By Joel Wittnebel/The Oshawa Express
Rocco Tullio was trying to make council an offer they couldn’t refuse.
Prior to a planned closed meeting, the Oshawa Generals’ owner spoke to councillors, making an offer to pay for the entirety of a new jumbotron to replace the malfunctioning giant currently hanging over the ice at the General Motors Centre. In exchange, Tullio request “concessions” on the shared marketing agreement the Generals currently have with the city.
“I’m not here to fight, I’m trying to work with the city,” Tullio said.
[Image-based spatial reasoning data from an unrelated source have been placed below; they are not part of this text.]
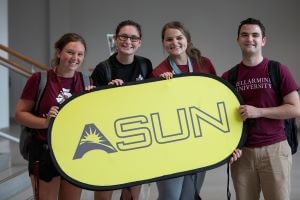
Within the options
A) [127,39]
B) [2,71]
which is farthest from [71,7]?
[127,39]

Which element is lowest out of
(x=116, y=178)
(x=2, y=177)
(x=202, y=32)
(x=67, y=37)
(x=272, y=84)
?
(x=2, y=177)

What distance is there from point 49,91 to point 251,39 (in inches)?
44.7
Talks between the two organizations have been ongoing since the summer. After an initial offer from the Generals fell through – an offer for partial payment of a new system along with sponsorship and ad concessions – it was rumoured the two would be going to arbitration to reach an agreement.
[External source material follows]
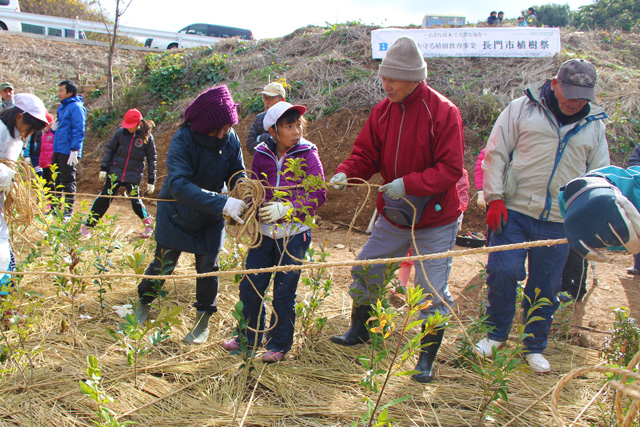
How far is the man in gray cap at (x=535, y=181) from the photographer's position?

It’s a route Tullio says he doesn’t want to go.
“The reality is I want to try and resolve this,” he said. “I don’t want to go that route. We would prefer to sit here and take serious consideration of the proposal we’ve put forth in front of administration.”
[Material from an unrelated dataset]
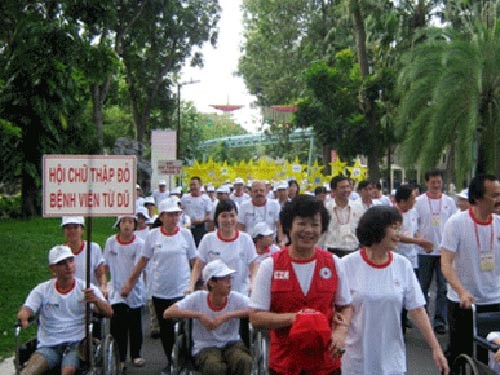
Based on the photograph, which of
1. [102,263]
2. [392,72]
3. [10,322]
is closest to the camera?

The aging scoreclock, the oldest in the Ontario Hockey League (OHL), has called the GM Centre home since it opened in 2006. When it was installed, the severely outdated, rear-projection model was already eight years old.
A new jumbotron could run anywhere between $800,000 and $900,000, depending on the model and enhancements. A previous model cited in an earlier city report put the cost at $822,000.
Tullio will pay it all, he says, as long as an agreement can be made regarding the shared marketing revenues.
Currently, the Generals handle all the advertising in and around the GM Centre; however, half the revenues they make are handed over to the city.
The details of a deal were not provided prior to council going into closed sessions.
Following that, council affirmed the direction to staff that was made in closed session, and according to Mayor John Henry, the Generals’ administration would hear the outcome of that direction on Feb. 4.
The results of their decision on Tullio’s offer were not available as of press time.
This past summer, discussions between the city and the Oshawa Generals, detailed in a city report, states the hockey club offered $60,000 annually over the next five years, totaling $300,000 to assist in paying for the clock.
The money came on the condition that the marketing agreement between the city and the Generals be extended for that five-year period and an independent reviewer be allowed to review the clock as needed.
However, the city felt an extension of the marketing agreement would put them at risk, locking them into the same terms for the next seven years. The current marketing agreement, which sees the Generals bring in the revenue from in-game advertising, still has two years remaining.
The city made a counteroffer, which was turned down by the team, following which, talks dissolved completely.